La marquise de Sévigné amplifie les ragots qui suivent la duchesse de Brissac à Vichy : notamment sur un certain abbé Bayard qui habite Langlard près de Vichy et qui se sent obligé de l’inviter chez lui et de « la tourmenter jusque dans son lit ». Outre les ragots, il semble bien que la santé de la duchesse de Brissac se soit vite dégradée : elle est affectée par un début d’incontinence urniaire (est ce la conséquence d’une maladie vénérienne mal soignée ? ) les chansonniers qui apprennent ces détails intimes ne manquent pas de se déchainer à nouveau en 1680 :
La Brissac avec son air doux
n’est pas si réservée
le beau marquis d’Harcourt la fout
et ne craint point l’ondée
si le galant est indigent,
la dame est prévoyante
et Bechameil paye comptant
les cornes qu’il lui plante
Henri d’Harcourt duc d’Harcourt
Les amants du moment sont le marquis Henri d’Harcourt (colonel du régiment de Picardie) (1654-1718) et Louis Bechameil de Nointel secrétaire du conseil du roi (qui règle ses dépenses financières). Pendant cette année 1680, son mari le duc de Brissac fait parler de lui : criblé de dettes, ses biens sont saisis et il en fait l’abandon à ses créanciers. Gabrielle fait son testament le 11 juillet 1683, quelques mois avant sa mort ce qui laisse supposer que sa santé n’était pas des meilleures et elle fait de son héritier son demi frère Louis de Saint Simon, âgé de neuf ans. Au début de l’année 1684, la duchesse de Brissac est dolente, elle sort moins de chez elle et pourtant elle attrape la petite vérole, la maladie qui a tué sa mère. Les médecins appelés à son chevet la saigne abondamment, la fièvre la brule et elle tombe en syncope. Elle meurt de cette maladie le 28 février, elle n’avait que trente sept ans.

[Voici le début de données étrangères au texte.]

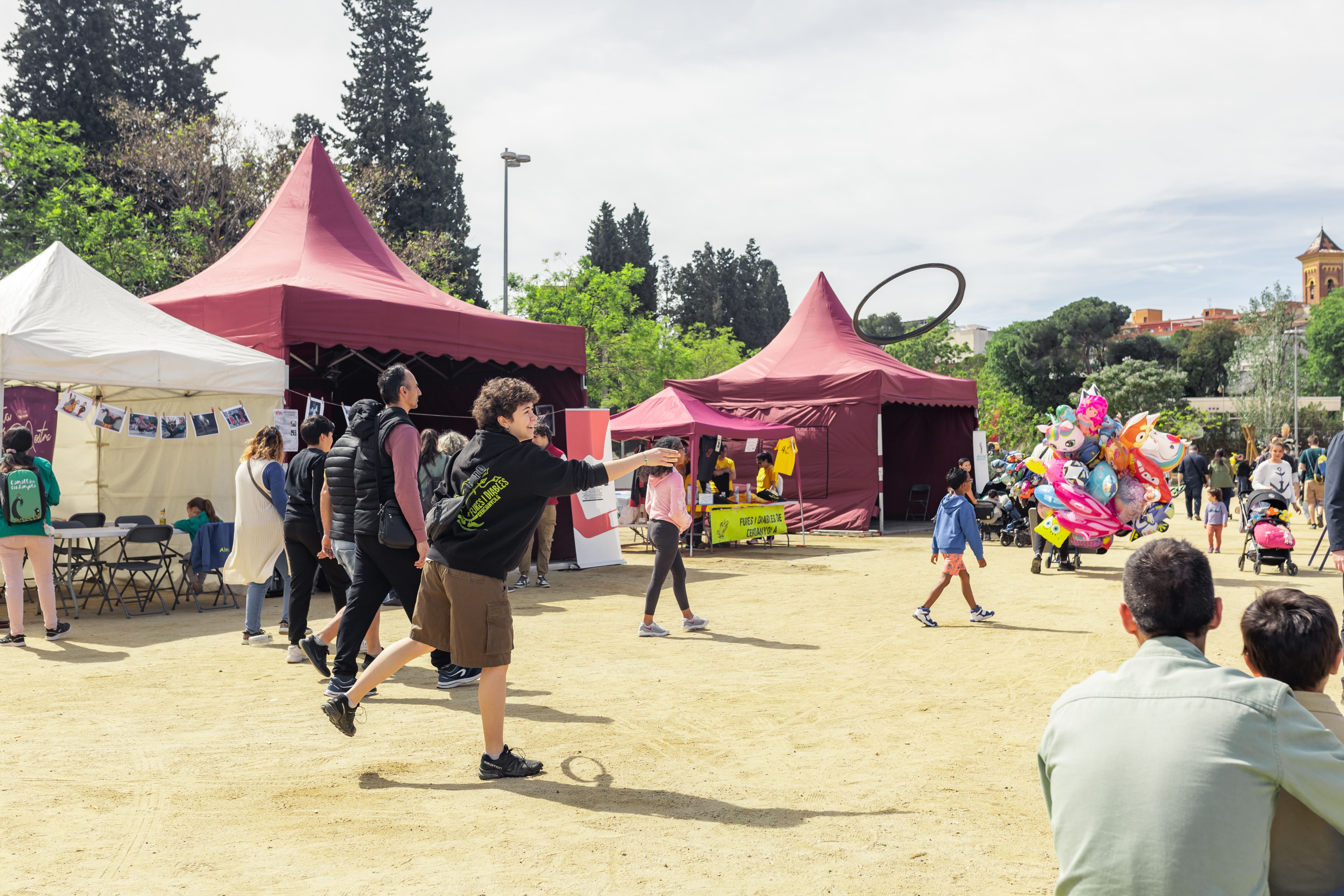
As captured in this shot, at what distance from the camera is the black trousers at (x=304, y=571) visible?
23.0 ft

Son corps est transporté à l’église Saint Eustache où se trouve sa tombe :
« ICY REPOSE / LE CORPS DE TRES HAUTE ET TRES PUISSANTE DAME / MADAME GABRIELLE LOUISE DE SAINT SYMON, / DUCHESSE DE BRISSAC, ESPOUSE DE TRES HAUT ET / TRES PUISSANT SEIGNEUR MONSEIGNEUR HENRY / ALBERT DE COSSÉ, DUC DE BRISSAC, PAIR DE / FRANCE; LAQUELLE DECEDA LE DERNIER JOUR DE / FEVRIER MIL SIX CENT QUATRE VINGT QUATRE, / DANS LA TRENTE SEPTIESME ANNÉE DE SON AGE. / PRIEZ DIEU POUR SON AME.

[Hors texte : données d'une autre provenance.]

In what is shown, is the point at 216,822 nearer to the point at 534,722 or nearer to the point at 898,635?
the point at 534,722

l’église Saint Eustache à Paris
Devenue adulte, son demi frère et héritier, Louis de Saint Simon entamera un procès contre le duc de Brissac pour récupérer la dot de sa demi sœur.

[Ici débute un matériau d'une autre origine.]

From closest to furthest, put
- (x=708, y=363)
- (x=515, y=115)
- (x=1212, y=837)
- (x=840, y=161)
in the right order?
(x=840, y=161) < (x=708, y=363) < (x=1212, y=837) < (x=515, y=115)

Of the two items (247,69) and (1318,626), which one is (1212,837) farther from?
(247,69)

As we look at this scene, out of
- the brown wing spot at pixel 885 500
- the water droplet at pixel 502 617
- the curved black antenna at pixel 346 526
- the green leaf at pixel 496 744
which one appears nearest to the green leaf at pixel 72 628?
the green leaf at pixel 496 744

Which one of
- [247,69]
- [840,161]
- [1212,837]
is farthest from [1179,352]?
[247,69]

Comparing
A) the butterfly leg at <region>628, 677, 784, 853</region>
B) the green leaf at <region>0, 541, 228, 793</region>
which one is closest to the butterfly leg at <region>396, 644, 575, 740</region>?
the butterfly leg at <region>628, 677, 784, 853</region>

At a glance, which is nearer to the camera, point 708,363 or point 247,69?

Quant à son époux, le 4ème duc de Brissac, il se remariera avec une riche héritière Elisabeth de Verthamon en juillet 1684 qu’il rendit aussi malheureuse que sa précédente épouse. Saint Simon décrira cette duchesse de Brissac « très laide, très bossue, très riche, de beaucoup d’esprit que son mari traitera mal et laissera sans pain » (Saint Simon).
Le 4ème duc de Brissac mourra dans sa province, en son château de Brissac qui l’avait vu naitre le 29 décembre 1698 d’une fluxion de poitrine à l’âge de 53 ans peu regretté par ses contemporains.